In 2013, a similar review of European paediatric clinical trials identified 31 trials of antibiotics approved for adults by the EMA in 2000 that were recruiting children in Europe (compared with the 22 trials we found recruiting in Europe). They included both published and ongoing trials, which likely accounts for the higher number of trials reported. They similarly found a very small proportion of neonatal trials (2 of 31), as well as a greater proportion of efficacy-based trials.⁹ A review of interventional trials registered with ClinicalTrials.gov between 2007 and 2010 found that only 17% had recruited children below 18 years of age.¹⁷ A similar review of antimicrobial CTs conducted in the USA between 2000 and 2012 reported that just 5% had recruited only children compared with 74% that recruited only adults, and that, as we have found, the trials were sponsored primarily by non-profit organisations (60% vs 30% by industry).¹⁴ In our search of global trials, 39% of registered CTs reported collection of PK data in comparison with a 2009 paediatric PK research review that reported 24% of registered CTs would be collecting PK data.¹⁸

The search strategy used has some limitations. Since the search was limited to clinical trials registered with ClinicalTrials.gov, it is possible other open or ongoing trials registered with alternative platforms (eg, the WHO International Clinical Trials Registry Platform) will have been missed. Together with ClinicalTrials.gov, these could help to establish the entirety of current clinical research in this field. We did, however, search EudraCT and found no further studies beyond those captured on ClinicalTrials.gov. Our search was also limited to open CTs, thereby missing active but not yet recruiting trials and those that had already closed to recruitment. The information recorded for each trial registered with ClinicalTrials.gov is updated by the trial investigators, and therefore relies on them to periodically update the registry. Occasionally, information such as recruitment status might not be updated in real time.

Concerns around the growing threat of antimicrobial resistance have prompted several new initiatives.
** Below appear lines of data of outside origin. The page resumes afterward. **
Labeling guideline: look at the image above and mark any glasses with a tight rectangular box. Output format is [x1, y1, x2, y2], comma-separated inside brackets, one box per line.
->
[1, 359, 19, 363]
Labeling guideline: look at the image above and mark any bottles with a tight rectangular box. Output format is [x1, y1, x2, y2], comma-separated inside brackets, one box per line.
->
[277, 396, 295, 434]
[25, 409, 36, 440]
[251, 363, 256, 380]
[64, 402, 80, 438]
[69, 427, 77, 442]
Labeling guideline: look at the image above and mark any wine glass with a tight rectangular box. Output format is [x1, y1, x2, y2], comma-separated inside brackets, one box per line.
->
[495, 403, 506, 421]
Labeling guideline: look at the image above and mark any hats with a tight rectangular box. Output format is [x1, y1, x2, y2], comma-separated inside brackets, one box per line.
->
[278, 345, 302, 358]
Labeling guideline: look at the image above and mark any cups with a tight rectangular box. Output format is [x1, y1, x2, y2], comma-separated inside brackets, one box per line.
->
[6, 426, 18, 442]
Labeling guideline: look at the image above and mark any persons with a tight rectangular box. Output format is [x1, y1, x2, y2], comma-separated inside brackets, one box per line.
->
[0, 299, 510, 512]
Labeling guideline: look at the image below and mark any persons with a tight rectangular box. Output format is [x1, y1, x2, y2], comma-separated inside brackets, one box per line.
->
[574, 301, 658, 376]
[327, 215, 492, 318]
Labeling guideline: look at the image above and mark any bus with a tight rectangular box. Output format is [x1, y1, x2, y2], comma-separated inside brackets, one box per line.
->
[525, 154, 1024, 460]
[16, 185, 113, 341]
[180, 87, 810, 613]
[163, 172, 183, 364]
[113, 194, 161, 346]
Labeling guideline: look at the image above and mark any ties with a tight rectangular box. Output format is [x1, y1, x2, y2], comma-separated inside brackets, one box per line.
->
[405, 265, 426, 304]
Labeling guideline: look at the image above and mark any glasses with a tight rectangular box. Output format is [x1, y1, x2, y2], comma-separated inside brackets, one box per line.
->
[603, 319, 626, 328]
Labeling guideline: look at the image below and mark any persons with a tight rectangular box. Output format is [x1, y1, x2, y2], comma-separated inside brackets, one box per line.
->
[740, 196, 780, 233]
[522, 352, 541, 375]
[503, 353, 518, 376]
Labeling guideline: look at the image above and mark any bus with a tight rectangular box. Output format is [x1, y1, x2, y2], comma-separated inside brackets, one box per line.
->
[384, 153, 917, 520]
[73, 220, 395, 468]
In 2016, the EMA published a draft concept paper to propose the development of an addendum to the guideline on the evaluation of new antibacterial products for treatment of bacterial infections in children.¹⁹ At the same time, the Clinical Trials Transformation Initiative is currently focused on the identification of key barriers in the conduct of paediatric antibacterial CTs, which hamper their successful implementation into clinical practice.²⁰ Recent evidence states that, overall, antibiotic CTs make up less than 1% of all registered paediatric CTs and that trial completion is slow, with an average time to completion of around 2 years.²¹ There are specific areas where the design and conduct of paediatric antibiotic CTs can be harmonised and simplified, such as the standardisation of the inclusion and exclusion criteria for specific clinical infection syndromes, and improved bridging of safety and efficacy data from other age groups; these advances could improve trial conduct and efficiency in children.²²

Conclusions

This review highlights that very few paediatric antibiotic CTs are being conducted globally, particularly in neonates. There is a marked disparity between antibiotic drug development programmes in adults and children. Many issues contribute to the difficulties in conducting paediatric antibiotic clinical trials. The lack of regulatory guidance, vulnerability of this population, issues with informed consent and assent and lack of research-experienced hospital personnel all present challenges in study design, delivery and recruitment. Delays in the initial start-up of CTs in paediatrics due to paediatric-specific protocol issues and complicated ethical approval continue to discourage both academic and pharmaceutical interest. The limited data presented here suggest that the dismal state of paediatric antibiotic research continues. Earlier collaboration between global academic research networks and pharmaceutical companies is now vital to accelerate progress.